March 19, 2020

A Jewish Perspective on the Coronavirus

Like in the US, Israel has been shaken by the Coronavirus pandemic. In this small country, more than 500 Israelis, including 10 members of the Israel Defense Forces, have been tested positive, as of this writing, and of course, the number is rising rapidly. Thank God, there have been no deaths and we are in fervent prayer that remains the case.


Amidst the great panic and anxiety, there have been some positive elements that have emerged in recent days. By staying home, families are coming together. More are praying than ever before, including Prime Minister Netanyahu according to media reports. And since public transportation is stopping over the weekend, for the first time, all Jews in Israel are honoring the Sabbath!


I was mesmerized by Pastor Franklin’s powerful sermon on Faith over Fear, which was attended by President Trump, and wanted to offer a Jewish perspective on the uncertainty we are all feeling. 

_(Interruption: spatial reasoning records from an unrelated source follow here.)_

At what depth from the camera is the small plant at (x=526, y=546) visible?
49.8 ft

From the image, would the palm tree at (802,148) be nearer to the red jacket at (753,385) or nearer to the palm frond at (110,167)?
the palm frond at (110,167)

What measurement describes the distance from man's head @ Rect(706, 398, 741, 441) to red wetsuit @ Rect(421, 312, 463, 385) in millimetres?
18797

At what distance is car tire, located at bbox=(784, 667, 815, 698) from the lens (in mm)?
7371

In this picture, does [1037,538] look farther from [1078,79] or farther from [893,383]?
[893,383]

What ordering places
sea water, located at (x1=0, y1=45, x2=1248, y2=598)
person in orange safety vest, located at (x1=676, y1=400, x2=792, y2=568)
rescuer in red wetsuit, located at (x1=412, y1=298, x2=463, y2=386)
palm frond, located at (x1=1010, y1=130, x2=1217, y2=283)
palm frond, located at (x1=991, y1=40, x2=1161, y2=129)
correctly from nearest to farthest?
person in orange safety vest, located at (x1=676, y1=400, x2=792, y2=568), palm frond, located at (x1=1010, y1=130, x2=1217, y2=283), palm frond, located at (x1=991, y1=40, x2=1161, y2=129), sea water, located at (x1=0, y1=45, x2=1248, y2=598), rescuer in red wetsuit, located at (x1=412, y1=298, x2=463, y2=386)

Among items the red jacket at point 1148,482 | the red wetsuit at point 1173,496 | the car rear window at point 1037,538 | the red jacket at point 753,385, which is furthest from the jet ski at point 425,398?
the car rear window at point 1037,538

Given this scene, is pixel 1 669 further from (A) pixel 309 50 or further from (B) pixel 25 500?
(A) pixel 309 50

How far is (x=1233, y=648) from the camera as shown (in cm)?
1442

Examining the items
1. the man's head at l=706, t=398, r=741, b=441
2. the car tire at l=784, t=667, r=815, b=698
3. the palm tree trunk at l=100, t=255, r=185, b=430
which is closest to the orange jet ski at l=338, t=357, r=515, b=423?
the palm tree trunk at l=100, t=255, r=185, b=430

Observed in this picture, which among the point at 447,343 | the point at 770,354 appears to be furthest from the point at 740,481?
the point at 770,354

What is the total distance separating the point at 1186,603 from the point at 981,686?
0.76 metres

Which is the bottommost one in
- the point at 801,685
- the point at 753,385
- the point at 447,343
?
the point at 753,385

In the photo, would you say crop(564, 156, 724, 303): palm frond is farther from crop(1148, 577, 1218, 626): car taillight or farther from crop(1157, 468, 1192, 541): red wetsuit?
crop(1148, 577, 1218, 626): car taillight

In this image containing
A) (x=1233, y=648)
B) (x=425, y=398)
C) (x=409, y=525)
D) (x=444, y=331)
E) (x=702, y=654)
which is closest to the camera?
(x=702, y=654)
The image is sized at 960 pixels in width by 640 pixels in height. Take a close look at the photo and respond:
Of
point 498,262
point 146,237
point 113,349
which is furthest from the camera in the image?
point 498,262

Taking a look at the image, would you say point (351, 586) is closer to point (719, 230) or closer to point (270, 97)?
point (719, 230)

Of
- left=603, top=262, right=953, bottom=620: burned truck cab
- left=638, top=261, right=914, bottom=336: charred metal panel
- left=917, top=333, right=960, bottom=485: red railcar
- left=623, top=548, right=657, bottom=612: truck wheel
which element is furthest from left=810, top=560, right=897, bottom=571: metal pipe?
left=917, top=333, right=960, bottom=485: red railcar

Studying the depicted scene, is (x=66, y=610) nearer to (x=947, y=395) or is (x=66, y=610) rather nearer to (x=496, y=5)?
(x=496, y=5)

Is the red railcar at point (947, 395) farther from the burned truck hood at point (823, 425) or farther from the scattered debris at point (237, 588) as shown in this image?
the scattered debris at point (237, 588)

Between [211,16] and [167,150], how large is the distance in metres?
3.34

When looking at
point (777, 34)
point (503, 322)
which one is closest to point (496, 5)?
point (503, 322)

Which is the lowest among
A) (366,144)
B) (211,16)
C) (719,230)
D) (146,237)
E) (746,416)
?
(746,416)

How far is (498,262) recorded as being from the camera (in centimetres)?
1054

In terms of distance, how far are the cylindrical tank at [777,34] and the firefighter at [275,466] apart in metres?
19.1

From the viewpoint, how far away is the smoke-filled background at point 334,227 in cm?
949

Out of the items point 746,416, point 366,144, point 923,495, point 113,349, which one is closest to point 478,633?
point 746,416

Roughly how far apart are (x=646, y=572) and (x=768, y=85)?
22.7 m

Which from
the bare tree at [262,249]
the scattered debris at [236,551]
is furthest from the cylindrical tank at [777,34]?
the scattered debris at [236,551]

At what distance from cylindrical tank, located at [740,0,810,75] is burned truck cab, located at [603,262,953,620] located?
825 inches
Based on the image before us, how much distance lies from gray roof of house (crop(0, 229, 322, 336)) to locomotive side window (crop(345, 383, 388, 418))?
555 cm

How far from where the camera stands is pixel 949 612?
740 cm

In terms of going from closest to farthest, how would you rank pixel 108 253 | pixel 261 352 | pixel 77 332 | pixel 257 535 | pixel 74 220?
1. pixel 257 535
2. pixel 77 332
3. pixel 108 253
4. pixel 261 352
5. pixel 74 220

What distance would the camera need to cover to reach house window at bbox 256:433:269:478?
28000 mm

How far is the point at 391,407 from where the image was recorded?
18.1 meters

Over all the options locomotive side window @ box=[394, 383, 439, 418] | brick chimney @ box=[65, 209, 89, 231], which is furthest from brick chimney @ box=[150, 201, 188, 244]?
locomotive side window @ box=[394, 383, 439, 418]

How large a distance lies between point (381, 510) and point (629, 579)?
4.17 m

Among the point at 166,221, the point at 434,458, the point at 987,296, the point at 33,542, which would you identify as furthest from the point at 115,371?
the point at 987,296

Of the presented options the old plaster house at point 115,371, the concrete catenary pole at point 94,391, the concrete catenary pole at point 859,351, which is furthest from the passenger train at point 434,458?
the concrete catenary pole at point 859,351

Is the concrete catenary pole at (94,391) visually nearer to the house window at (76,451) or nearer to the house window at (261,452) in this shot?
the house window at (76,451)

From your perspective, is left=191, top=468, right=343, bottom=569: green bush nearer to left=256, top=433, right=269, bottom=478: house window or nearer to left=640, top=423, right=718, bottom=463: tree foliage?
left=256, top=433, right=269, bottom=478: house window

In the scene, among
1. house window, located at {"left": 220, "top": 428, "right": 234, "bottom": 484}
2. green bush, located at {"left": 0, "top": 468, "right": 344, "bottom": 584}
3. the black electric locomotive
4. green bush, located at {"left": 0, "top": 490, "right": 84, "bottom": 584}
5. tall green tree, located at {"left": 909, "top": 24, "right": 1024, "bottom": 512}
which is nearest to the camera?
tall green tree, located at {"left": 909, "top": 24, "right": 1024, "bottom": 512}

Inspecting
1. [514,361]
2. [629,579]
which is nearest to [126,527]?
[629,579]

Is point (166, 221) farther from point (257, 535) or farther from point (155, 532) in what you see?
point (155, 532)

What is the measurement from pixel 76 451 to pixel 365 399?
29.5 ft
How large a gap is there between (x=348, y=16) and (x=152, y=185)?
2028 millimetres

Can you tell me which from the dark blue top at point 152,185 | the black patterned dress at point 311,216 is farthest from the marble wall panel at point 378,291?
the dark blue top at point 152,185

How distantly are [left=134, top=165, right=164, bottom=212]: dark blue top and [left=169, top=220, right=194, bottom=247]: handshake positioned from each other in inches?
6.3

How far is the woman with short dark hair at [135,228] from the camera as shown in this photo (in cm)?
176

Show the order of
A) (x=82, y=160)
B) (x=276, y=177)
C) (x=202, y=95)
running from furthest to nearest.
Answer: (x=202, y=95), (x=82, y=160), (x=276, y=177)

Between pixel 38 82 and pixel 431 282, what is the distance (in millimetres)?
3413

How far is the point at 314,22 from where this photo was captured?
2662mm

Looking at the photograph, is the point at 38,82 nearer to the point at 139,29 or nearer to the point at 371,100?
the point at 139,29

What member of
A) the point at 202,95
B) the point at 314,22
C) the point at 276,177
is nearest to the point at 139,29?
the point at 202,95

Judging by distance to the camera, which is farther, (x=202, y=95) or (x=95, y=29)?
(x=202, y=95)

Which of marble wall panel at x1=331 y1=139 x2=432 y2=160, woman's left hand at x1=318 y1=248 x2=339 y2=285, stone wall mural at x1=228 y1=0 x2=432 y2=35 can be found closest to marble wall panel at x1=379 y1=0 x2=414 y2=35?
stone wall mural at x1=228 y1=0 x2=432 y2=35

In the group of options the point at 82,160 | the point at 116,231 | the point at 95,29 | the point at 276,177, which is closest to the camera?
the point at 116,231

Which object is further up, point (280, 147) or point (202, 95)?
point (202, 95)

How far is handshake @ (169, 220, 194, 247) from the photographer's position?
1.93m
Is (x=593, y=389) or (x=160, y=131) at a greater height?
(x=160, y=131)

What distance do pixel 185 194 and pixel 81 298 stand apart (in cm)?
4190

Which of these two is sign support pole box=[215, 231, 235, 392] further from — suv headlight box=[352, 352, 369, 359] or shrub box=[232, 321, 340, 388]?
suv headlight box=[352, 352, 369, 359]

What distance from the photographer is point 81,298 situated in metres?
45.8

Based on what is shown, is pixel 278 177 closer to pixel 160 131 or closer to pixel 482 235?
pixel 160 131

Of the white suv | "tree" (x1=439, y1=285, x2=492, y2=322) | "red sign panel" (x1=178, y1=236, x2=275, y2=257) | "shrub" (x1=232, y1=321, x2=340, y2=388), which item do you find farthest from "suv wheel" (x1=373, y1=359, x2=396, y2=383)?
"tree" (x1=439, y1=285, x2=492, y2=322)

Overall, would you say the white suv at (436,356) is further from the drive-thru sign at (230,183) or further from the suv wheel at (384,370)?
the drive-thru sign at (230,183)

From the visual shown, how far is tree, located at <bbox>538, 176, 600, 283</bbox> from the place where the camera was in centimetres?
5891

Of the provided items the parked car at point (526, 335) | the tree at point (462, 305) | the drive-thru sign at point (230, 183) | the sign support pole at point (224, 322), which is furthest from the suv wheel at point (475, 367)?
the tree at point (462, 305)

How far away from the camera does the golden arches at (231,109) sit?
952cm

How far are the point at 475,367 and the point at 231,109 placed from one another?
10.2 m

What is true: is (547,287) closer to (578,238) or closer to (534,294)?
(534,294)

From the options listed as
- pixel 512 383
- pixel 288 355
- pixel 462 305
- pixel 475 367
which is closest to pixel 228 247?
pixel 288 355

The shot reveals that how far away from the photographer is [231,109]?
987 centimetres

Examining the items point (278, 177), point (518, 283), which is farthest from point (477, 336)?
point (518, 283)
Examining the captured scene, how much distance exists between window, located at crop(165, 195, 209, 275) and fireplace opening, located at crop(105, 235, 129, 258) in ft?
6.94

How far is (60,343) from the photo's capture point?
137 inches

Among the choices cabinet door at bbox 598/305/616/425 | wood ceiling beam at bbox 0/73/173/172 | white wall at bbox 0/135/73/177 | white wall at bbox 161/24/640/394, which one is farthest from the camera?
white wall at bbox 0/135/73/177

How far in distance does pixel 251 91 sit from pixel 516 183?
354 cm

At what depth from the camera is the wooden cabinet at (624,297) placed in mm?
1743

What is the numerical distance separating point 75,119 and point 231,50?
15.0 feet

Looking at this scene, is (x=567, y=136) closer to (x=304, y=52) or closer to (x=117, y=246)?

So many of us have lost all sense of certainty with the Coronavirus scare. No one knows what will happen next. So how do we stay sane when we don't know what's lurking around the corner? 


An Australian rabbi explained that the truth is, it is not that we have lost our sense of certainty. We have lost our illusion of certainty.


This could be majorly unsettling, or amazingly liberating. 


This tiny virus has sent the entire world into chaos. All of our plans are up in the air, the markets are crashing, entire countries are shutting down, and we have no clue what the future holds. But that is always the case. We never know what the future holds. We only think we do, and keep getting surprised when events don't pan out as expected. Now we have to admit our vulnerability. What will happen next? We don't know. Our experts don't know. Our leaders don't know. Only God knows.


So friends, keep calm for panic and fear are also contagious. Take every precaution as advised by health authorities. Stay home, practice social distancing and wash your hands well. And every time you do, remember whose hands you are in.